Jadi jujukan Pelaku Seni di Jawa

Sama seperti yang dilakukan pamannya, Gimo juga mengajari karyawannya cara membuat seluruh item kostum wayang orang. Ia tak takut tersaingi dengan membagi rahasianya itu.Saat ini, Sugimo memproduksi hampir seluruh jenis kostum wayang orang dan aksesorisnya. Jumlahnya terbilang ratusan. Untuk menampung itu semua, ia menyulap rumahnya  menjadi showroom dan mendisplay semua koleksinya, mulai irah-irahan (mahkota), hingga binggel kaki.

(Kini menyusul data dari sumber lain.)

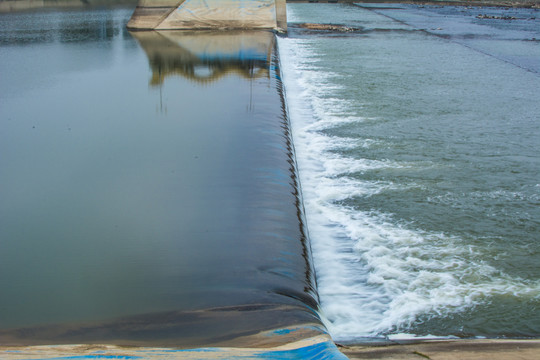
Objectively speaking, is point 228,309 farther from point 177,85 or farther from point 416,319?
point 177,85

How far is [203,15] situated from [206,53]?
554 cm

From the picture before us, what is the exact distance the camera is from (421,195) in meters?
5.77

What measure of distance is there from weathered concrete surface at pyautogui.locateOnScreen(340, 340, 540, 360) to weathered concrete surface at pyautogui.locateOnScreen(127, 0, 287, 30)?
15944 mm

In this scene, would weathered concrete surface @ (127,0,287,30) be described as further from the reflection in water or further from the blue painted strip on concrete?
the blue painted strip on concrete

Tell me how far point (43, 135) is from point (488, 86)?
8307 mm

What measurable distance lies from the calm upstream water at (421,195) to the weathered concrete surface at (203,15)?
20.1ft

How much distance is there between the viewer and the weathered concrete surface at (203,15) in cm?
1764

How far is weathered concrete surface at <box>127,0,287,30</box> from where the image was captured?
17.6 meters

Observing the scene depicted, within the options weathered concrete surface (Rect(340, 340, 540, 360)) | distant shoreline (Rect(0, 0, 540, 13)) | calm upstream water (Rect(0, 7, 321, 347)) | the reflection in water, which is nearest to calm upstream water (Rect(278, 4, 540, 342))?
weathered concrete surface (Rect(340, 340, 540, 360))

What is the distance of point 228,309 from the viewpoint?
311 centimetres

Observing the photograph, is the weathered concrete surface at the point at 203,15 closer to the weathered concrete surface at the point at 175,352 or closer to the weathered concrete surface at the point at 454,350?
the weathered concrete surface at the point at 454,350

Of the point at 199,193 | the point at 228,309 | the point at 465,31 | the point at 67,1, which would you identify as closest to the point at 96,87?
the point at 199,193

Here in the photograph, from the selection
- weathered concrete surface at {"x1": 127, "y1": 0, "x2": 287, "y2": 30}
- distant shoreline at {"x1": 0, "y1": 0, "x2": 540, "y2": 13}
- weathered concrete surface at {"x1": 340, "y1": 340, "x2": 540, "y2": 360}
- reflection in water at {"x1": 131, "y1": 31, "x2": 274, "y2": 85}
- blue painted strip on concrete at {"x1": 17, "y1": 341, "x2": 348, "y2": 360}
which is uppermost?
distant shoreline at {"x1": 0, "y1": 0, "x2": 540, "y2": 13}

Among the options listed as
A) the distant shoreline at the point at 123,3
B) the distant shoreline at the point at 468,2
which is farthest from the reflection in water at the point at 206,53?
the distant shoreline at the point at 468,2
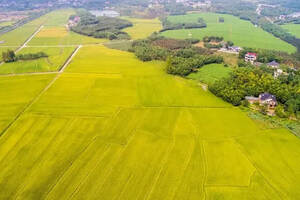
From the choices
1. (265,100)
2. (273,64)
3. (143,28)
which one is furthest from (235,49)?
(143,28)

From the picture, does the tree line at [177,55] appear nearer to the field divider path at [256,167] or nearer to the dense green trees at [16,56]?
the field divider path at [256,167]

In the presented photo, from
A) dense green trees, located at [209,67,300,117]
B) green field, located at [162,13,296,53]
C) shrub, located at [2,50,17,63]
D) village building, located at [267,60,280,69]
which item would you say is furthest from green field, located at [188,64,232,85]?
shrub, located at [2,50,17,63]

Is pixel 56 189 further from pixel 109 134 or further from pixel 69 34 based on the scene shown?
pixel 69 34

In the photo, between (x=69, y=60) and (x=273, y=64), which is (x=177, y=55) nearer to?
(x=273, y=64)

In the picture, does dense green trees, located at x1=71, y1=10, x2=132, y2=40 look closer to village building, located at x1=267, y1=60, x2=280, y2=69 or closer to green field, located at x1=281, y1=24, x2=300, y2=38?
→ village building, located at x1=267, y1=60, x2=280, y2=69

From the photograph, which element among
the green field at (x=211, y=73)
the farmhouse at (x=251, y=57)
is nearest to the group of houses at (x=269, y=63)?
the farmhouse at (x=251, y=57)

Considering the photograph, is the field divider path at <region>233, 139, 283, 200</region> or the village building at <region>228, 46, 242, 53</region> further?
the village building at <region>228, 46, 242, 53</region>
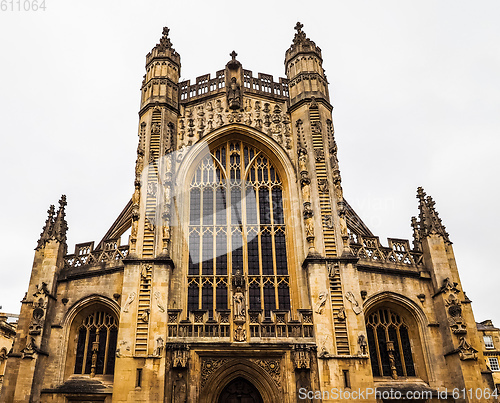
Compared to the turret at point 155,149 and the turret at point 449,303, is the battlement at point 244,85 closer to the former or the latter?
the turret at point 155,149

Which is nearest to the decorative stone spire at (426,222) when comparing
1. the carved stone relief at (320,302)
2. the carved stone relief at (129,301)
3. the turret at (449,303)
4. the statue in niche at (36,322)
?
the turret at (449,303)

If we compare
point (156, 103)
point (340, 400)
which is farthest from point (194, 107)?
point (340, 400)

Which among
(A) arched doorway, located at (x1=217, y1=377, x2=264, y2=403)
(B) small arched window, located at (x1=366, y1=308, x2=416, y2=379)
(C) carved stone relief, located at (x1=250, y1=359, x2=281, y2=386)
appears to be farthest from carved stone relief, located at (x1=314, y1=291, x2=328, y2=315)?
(A) arched doorway, located at (x1=217, y1=377, x2=264, y2=403)

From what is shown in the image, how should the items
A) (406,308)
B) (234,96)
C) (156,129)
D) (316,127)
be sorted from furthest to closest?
(234,96) < (316,127) < (156,129) < (406,308)

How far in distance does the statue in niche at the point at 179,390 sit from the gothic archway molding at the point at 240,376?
0.60m

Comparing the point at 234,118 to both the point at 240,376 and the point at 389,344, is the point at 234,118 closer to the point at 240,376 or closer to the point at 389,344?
the point at 240,376

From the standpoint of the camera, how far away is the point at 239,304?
16.3m

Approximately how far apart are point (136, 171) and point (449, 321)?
13.9 metres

Dibantu enam karyawannya di rumah dan sejumlah perajin lepas, Gimo memenuhi seluruh permintaan. Pesanan pun datang dari berbagai daerah, paling banyak di Solo, Jogja, dan Jakarta. Untuk menampung semua permintaan, Gimo pun membuat kostum dengan 3 kualitas berbeda. Harganya berkisar mulai ratusan ribu hingga puluhan juta untuk satu set kostum tokoh wayang.

Selain keyakinan tinggi dan kecintaan terhadap wayang orang, Gimo ternyata menyimpan rahasia sukses lainnya. Ia berusaha dekat dengan semua orang, termasuk dengan para pegelut seni. Jaringan Gimo pun terbentuk secara alami, sehingga mereka secara getok tular merekomendasikan kostum wayang orang buatan Gimo.

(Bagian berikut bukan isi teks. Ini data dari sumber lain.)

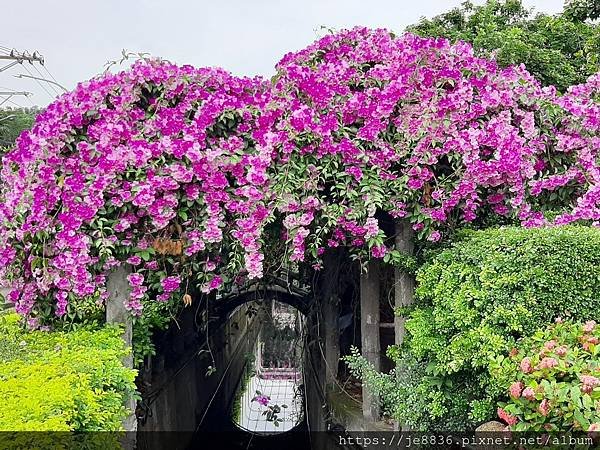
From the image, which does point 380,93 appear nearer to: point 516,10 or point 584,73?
point 584,73

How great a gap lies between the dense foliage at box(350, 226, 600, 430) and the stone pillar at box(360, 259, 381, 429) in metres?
1.33

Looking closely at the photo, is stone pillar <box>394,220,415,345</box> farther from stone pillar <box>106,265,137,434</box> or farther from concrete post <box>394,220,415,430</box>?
stone pillar <box>106,265,137,434</box>

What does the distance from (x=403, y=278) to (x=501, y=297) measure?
4.21 ft

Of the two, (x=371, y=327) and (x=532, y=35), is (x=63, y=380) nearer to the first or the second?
(x=371, y=327)

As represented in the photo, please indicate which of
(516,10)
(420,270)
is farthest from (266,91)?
(516,10)

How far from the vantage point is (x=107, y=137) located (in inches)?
155

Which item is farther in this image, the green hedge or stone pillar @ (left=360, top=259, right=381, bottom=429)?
stone pillar @ (left=360, top=259, right=381, bottom=429)

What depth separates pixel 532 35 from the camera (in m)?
10.7

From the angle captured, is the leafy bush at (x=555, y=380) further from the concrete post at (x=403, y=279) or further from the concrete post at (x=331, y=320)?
the concrete post at (x=331, y=320)

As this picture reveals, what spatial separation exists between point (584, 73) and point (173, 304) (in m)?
8.47

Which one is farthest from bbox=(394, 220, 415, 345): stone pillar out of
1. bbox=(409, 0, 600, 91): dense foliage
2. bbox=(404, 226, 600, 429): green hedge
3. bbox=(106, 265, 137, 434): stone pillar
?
bbox=(409, 0, 600, 91): dense foliage

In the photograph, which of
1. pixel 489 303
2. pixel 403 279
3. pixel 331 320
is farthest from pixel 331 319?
pixel 489 303

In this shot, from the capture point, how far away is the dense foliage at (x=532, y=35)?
9.61 meters

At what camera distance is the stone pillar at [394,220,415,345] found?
4402 millimetres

Selain keluarga, Gimo dibantu belasan orang baik karyawan maupun pekerja lepas. Mereka bahu membahu menyelesaikan pesanan yang bisa ratusan item dalam satu bulan.Tak pelak, sejumlah pesanan rutin datang dari komunitas maupun institut seni yang ada, antara lain ISI Surakarta dan SMK N 1 Surakarta. Selain itu, Gimo juga rutin memasarkan di Pasar Bringharjo, Pasar Klewer, dan sejumlah toko kerajinan di Solo dan Jogja. Total omzet gimo puluhan hingga ratusan juta per bulan.

Gimo yakin, dengan masih adanya sekolah seni yang mencetak penari dan pemain wayang orang usahanya akan selalu aman. “Kalau pertanyaannya takut terkena imbas modernisasi, saya tidak takut sama sekali. Saya yakin budaya Jawa khususnya wayang orang, tak akan pernah sekalipun mati,” tutupnya sumringah.